彼を助けた男性の証言では兄が覆い被さったおかげで軽傷で済んだが、事件のストレスにより以前の記憶は思い出せなくなった。



……事故?

事故ってなんだよ、父さん。

近くでまとめられているファイルを手に取る。


『豪華客船沈没事故、何があった』


叔父が必死に何かを探していたのは事実だ。

でも、事故は事故でもそれは本当に事故だったのだろうかと綴られていた。叔父の書記には僕のことや記憶に残っていない兄のこと、ほとんど覚えていない両親のこと。
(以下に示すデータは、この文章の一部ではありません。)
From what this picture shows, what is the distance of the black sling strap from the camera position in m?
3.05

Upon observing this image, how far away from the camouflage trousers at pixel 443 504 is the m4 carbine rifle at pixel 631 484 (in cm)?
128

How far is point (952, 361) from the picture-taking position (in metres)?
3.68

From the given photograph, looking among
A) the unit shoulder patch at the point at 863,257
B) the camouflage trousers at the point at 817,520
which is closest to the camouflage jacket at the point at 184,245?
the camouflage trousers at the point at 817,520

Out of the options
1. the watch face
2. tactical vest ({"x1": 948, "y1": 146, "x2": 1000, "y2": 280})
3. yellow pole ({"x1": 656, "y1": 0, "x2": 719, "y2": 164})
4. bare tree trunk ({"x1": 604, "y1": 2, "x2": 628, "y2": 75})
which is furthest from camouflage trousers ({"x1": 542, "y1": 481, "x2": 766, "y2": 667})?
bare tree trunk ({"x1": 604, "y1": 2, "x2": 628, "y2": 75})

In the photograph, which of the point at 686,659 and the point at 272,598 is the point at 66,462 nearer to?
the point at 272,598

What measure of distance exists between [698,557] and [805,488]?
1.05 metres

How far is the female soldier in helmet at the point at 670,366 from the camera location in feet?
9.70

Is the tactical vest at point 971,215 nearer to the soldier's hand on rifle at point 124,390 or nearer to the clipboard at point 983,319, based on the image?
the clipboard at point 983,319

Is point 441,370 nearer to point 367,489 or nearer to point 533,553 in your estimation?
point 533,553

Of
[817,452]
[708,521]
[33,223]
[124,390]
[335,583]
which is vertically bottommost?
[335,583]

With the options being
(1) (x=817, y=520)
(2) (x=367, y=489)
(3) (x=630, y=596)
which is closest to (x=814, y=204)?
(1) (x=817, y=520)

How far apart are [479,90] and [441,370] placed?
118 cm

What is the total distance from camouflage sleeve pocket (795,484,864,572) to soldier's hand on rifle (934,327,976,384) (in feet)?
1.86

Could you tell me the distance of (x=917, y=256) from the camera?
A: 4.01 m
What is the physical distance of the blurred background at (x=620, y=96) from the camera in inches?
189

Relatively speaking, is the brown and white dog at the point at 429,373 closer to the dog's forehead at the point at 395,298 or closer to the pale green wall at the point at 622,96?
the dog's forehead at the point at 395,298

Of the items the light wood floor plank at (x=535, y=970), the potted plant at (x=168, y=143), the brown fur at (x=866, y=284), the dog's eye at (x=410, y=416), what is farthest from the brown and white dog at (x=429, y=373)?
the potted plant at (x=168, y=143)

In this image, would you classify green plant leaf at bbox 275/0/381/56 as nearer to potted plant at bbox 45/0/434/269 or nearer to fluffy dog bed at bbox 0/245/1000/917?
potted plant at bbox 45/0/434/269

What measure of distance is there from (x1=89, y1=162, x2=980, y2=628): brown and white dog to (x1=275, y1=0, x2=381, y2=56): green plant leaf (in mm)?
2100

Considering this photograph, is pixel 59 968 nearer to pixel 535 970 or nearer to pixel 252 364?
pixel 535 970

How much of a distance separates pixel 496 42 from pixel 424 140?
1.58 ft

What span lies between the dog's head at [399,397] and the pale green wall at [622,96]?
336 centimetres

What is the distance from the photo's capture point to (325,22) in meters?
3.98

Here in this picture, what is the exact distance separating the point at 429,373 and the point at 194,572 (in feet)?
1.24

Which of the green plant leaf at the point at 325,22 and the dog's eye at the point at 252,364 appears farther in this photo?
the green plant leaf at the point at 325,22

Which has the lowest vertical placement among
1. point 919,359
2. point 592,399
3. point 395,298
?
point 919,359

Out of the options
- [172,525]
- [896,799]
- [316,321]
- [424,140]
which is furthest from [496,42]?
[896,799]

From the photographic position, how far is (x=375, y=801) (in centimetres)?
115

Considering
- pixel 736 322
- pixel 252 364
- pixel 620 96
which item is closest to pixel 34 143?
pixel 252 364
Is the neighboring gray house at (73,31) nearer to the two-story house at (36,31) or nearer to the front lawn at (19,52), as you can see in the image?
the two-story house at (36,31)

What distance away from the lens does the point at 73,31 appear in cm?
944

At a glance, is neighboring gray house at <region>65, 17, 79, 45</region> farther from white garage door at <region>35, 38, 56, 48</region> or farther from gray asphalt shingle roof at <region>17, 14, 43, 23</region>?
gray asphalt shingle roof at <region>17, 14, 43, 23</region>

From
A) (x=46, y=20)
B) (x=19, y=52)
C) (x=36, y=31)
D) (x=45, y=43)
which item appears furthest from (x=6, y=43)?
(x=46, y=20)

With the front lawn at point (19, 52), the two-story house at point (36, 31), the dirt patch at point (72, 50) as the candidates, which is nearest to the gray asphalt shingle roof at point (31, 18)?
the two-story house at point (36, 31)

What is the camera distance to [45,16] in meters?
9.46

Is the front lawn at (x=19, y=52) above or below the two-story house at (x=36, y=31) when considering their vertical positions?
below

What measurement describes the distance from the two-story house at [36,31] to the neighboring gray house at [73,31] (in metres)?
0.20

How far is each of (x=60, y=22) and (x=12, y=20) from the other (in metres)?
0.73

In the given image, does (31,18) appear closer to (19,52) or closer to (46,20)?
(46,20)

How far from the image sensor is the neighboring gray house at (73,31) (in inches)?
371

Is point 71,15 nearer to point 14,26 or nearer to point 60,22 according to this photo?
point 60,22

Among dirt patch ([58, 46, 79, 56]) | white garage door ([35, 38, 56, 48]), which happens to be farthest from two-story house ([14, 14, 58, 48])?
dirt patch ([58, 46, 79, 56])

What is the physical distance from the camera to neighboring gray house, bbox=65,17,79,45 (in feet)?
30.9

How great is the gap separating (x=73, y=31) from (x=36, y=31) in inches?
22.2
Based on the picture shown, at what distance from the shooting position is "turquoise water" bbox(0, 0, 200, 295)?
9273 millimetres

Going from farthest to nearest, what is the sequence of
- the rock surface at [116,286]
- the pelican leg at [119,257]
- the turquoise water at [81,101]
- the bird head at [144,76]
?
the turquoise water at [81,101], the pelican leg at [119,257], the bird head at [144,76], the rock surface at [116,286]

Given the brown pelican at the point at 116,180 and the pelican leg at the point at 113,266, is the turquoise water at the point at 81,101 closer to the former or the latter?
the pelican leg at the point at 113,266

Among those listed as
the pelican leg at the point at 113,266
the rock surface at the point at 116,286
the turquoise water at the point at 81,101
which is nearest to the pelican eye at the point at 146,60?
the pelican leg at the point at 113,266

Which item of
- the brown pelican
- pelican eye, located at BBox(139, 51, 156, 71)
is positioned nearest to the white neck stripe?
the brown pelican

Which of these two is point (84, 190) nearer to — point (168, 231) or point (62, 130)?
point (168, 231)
なんでもいい。悠二が生きていて俺が引き取れたことがとても嬉しい。可愛がっていた甥っ子一人だけでも生き残ってくれたことは嬉しい。

でも、記憶が思い出せないことは酷だと思った。

彼にとって必要なことなら受け入れよう。

今度からは俺たちがお前の保護者だ。


仏壇の扉は閉じられていた。

これは厳重な鍵、2個の鍵で施錠されている。

これは後回しだ。

僕の記憶に隠されているものって……?




『兄ちゃん……っ、お父さんとお母さんは』


『バカ、そんなことより走れ!!』




何から逃げていた?僕は?

僕と、兄ちゃんは?




『兄ちゃん……!』


『危ない、悠二っ!!』


兄ちゃんが僕を抱え込んで動かなくなる。

そこから、兄ちゃんの口は真っ赤になってとても苦しそうな表情をしてて……。



『また会おうな、俺の弟……』



そう言って、割れた船体の狭間に落ちて行くのを僕は呆然としながら見ていたんだ。


そこから、第2の酒井悠二の人生が始まって。

現在に至っている。前から不思議だった。

教授からお前の作風はこれによく似ているなと見せられた作者の名前が、酒井とあって。

同じ名前でも親戚とはありえないだろうなと言われていたけれど、それは……。


「親父は副業で作家業をしていた。あの船旅は大規模なアートオークションで親父名義で家族ごと招待されたものだった」


拾えなかった記憶が形を成していく。

まだ足りない、足りないんだ。

これを完成させるには、行方不明の兄が生きている前提で動かなくてはならないんだ。


「父さんには誤って入ったことを謝ろう」


ずっと不思議だった家族の記憶が少しだけ戻ったような気がした。叔父さん、いや父さんの手伝いが出来たらいいなと思った。僕も家族が生きているのならどんな形でも会いたいと素直に思ってしまったのだから。


まずは、教授に接触してみよう。

酒井 晃之とはどんな作家だったのかを。

繋がりや作風、一部の作家生涯をまとめている書籍があるかもしれない。そう思ったら思い出した時の悲しみなんて綺麗さっぱり抜け落ちてしまった。